Tentei lembrar aqui de algum outro lugar que sirva, ou servia, este prato no Rio, e só me ocorreu mesmo o Fim de Tarde, no Centro – onde também podemos pedir impecáveis tortillas de bacalhau (ou chorizo – peça para misturar os dois que fica incrível, vai por mim).

Aliás, este é um discreto recanto que eu gosto muito, nunca comi nada equivocado por lá. É um restaurante desses que eu chamo de clássicos cariocas, sempre com administração familiar, de portugueses e/ou espanhóis. Fazem bacalhau muito bem, e nessa lista eu coloco lugares como o Málaga, casa-irmã do Fim de Tarde, dos mesmos donos; o Degrau e o Alvaro’s, no Leblon (citaria o Le Coin, mas fechou), além de outros endereços mais voltados aos peixes e frutos do mar, como o Rio Minho, no Centro, e A Marisqueira, em Copacabana.

Isso para citar lugares que eu gosto, já fui (muitas vezes) e recomendo, porque há muitos outros na categoria, ainda que estejam em extinção desde os anos 1980, como o Shirley, no Leme – cliente desde criança, íamos com um amigo de meu pai, pescador – cuja a última visita, há muitos anos, me entristeceu porque achei  pequeno local de lindas lembranças um tanto decadente (parecia que ia fechar logo, mas isso tem uns 20 anos).

Sim, isso é uma finíssima polenta frita, no Agli Amici – Foto de Bruno Agostini©

Por fim, a Itália. Lá eu busco um prato cremoso, que é um clássico do Vêneto: o baccalà mantecato, tradicionalmente servido com polenta. Na cidade de Spilimbergo, no restaurante Agli Amici, da família do meu amigo, Stefano Zannier, há anos morando no Rio, eu comi a melhor entre todas as versões do prato. Além do bacalhau, cremoso e sabor na medida exata, havia uma fina lâmina de polenta frita, numa espessura que eu jamais tinha visto e nem voltei a ver. Um espetáculo. Surreal.

Tão bom quanto no Vêneto: baccalà mantecato de Renato Ialenti – Foto de Bruno Agostini©

No Rio poderemos brevemente encontrar uma versão igualmente muito boa, de um verdadeiro craque e autoridade quando o assunto é cozinha tradicional italiana: Renato Ialenti. Comi várias vezes a sua versão no Alloro al Miramar. Mas ele agora está no grupo Mamma Jamma, e certamente vai colocar ordem na cozinha porque é fera.

– Por enquanto não temos previsão de botar no menu atual, mas talvez mais para frente, no projeto Mamma Trattoria – diz o chef.
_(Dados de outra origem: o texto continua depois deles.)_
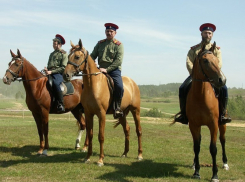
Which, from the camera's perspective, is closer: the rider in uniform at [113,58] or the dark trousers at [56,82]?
the rider in uniform at [113,58]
Perguntei ao Michele Petenzi, que o substituiu no Alloro, mas ele ainda não me respondeu. Espero que ele mantenha, porque não tenho dúvidas que ele manteria o nível do prato, como certamente vai manter o alto padrão da cozinha do restaurante no térreo do hotel Miramar, em Copacabana. Petenzi cozinha muito, e faz uma cozinha italiana que pode ser clássica e bem tradicionalista, mas com talento para também fazer receitas autorais.

Outra receita bem popular na Itália é o baccalà alla livornese, típica do litoral da Toscana, típico da cidade que lhe batiza, Livorno. O peixe é servido em molho de tomate com vinho branco e batata. Se bem preparado, é um prato comovente – bem interessante para os brasileiros, já que é um modo de preparo muito diferente do que estamos habituados.

Mas existe baccalà alla vicentina (bastante difundida também), alla napolitana, alla siciliana, alla fiorentina, alla lígure, alla romana, esta última uma receita típica do Natal, e também da Páscoa, bem parecida com alla livornese, mas ainda mais rica, preparada com pinoles e passas.

O bacalhau também pode fazer parte de adorável petisco típico da capital italiana, empanado e frito: o fritto di mare, servido pelas ruas da cidade, sempre com lula e camarão, para a gente comer feito pipoca, pingando limão siciliano. Soberbo.

Pensando bem aqui (ainda não havia notado isso), todas as receitas preferidas com bacalhau primam pela simplicidade, mas cada qual com os seus segredos. São em tese fáceis, mas a verdade é que fazer um bacalhau perfeito não é para qualquer um, seja em Portugal, na Espanha ou na Itália.

Acredite se quiser: para mim, o melhor bolinho de bacalhau do Rio é servido numa churrascaria, no caso, a Palace (faz parte do menu de Páscoa) – Foto de Bruno Agostini©

Aliás, pensando bem aqui, parte 2… No Rio come-se bacalhau melhor que em Portugal, nunca comi lá um que chegue ao nível dos melhores aqui. Falo isso com certeza e segurança. Bolinho de bacalhau, então… Nem se fala. Sem contar que por lá eles muitas vezes ficam expostos em vitrines no balcão, sendo servidos frios. Francamente… que pecado.